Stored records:
*** Block opens ***
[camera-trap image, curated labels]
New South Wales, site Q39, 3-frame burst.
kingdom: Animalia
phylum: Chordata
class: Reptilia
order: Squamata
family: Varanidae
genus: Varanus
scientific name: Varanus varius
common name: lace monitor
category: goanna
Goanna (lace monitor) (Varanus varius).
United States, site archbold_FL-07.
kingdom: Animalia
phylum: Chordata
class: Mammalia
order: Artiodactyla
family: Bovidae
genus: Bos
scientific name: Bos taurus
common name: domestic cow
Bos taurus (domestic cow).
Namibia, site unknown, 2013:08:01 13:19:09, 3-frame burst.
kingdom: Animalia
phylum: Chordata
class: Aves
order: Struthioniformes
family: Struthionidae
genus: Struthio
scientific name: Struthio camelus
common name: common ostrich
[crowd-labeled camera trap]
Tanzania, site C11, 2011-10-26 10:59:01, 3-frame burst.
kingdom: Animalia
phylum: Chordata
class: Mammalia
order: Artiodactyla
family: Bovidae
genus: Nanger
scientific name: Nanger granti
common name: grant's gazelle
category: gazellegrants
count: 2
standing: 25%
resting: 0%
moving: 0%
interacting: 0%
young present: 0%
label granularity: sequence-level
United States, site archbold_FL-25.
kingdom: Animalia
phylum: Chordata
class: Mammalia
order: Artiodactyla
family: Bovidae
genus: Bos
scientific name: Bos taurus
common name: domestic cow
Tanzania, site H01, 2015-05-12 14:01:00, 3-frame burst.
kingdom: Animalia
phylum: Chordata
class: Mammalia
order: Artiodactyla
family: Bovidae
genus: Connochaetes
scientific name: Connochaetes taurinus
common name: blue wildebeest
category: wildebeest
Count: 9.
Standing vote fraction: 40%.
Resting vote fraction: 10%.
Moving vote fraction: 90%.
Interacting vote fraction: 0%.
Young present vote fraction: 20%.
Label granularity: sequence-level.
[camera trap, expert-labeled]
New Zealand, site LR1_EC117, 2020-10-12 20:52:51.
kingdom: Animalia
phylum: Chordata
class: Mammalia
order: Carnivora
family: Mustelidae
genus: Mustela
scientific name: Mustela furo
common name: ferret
*** Block closes ***
§ **TASK PROMPT**: Restate the records word for word, keeping every line.

§ **RESPONSE TO THIS TASK**:
[camera-trap image, curated labels]
New South Wales, site Q39, 3-frame burst.
kingdom: Animalia
phylum: Chordata
class: Reptilia
order: Squamata
family: Varanidae
genus: Varanus
scientific name: Varanus varius
common name: lace monitor
category: goanna
Goanna (lace monitor) (Varanus varius).
United States, site archbold_FL-07.
kingdom: Animalia
phylum: Chordata
class: Mammalia
order: Artiodactyla
family: Bovidae
genus: Bos
scientific name: Bos taurus
common name: domestic cow
Bos taurus (domestic cow).
Namibia, site unknown, 2013:08:01 13:19:09, 3-frame burst.
kingdom: Animalia
phylum: Chordata
class: Aves
order: Struthioniformes
family: Struthionidae
genus: Struthio
scientific name: Struthio camelus
common name: common ostrich
[crowd-labeled camera trap]
Tanzania, site C11, 2011-10-26 10:59:01, 3-frame burst.
kingdom: Animalia
phylum: Chordata
class: Mammalia
order: Artiodactyla
family: Bovidae
genus: Nanger
scientific name: Nanger granti
common name: grant's gazelle
category: gazellegrants
count: 2
standing: 25%
resting: 0%
moving: 0%
interacting: 0%
young present: 0%
label granularity: sequence-level
United States, site archbold_FL-25.
kingdom: Animalia
phylum: Chordata
class: Mammalia
order: Artiodactyla
family: Bovidae
genus: Bos
scientific name: Bos taurus
common name: domestic cow
Tanzania, site H01, 2015-05-12 14:01:00, 3-frame burst.
kingdom: Animalia
phylum: Chordata
class: Mammalia
order: Artiodactyla
family: Bovidae
genus: Connochaetes
scientific name: Connochaetes taurinus
common name: blue wildebeest
category: wildebeest
Count: 9.
Standing vote fraction: 40%.
Resting vote fraction: 10%.
Moving vote fraction: 90%.
Interacting vote fraction: 0%.
Young present vote fraction: 20%.
Label granularity: sequence-level.
[camera trap, expert-labeled]
New Zealand, site LR1_EC117, 2020-10-12 20:52:51.
kingdom: Animalia
phylum: Chordata
class: Mammalia
order: Carnivora
family: Mustelidae
genus: Mustela
scientific name: Mustela furo
common name: ferret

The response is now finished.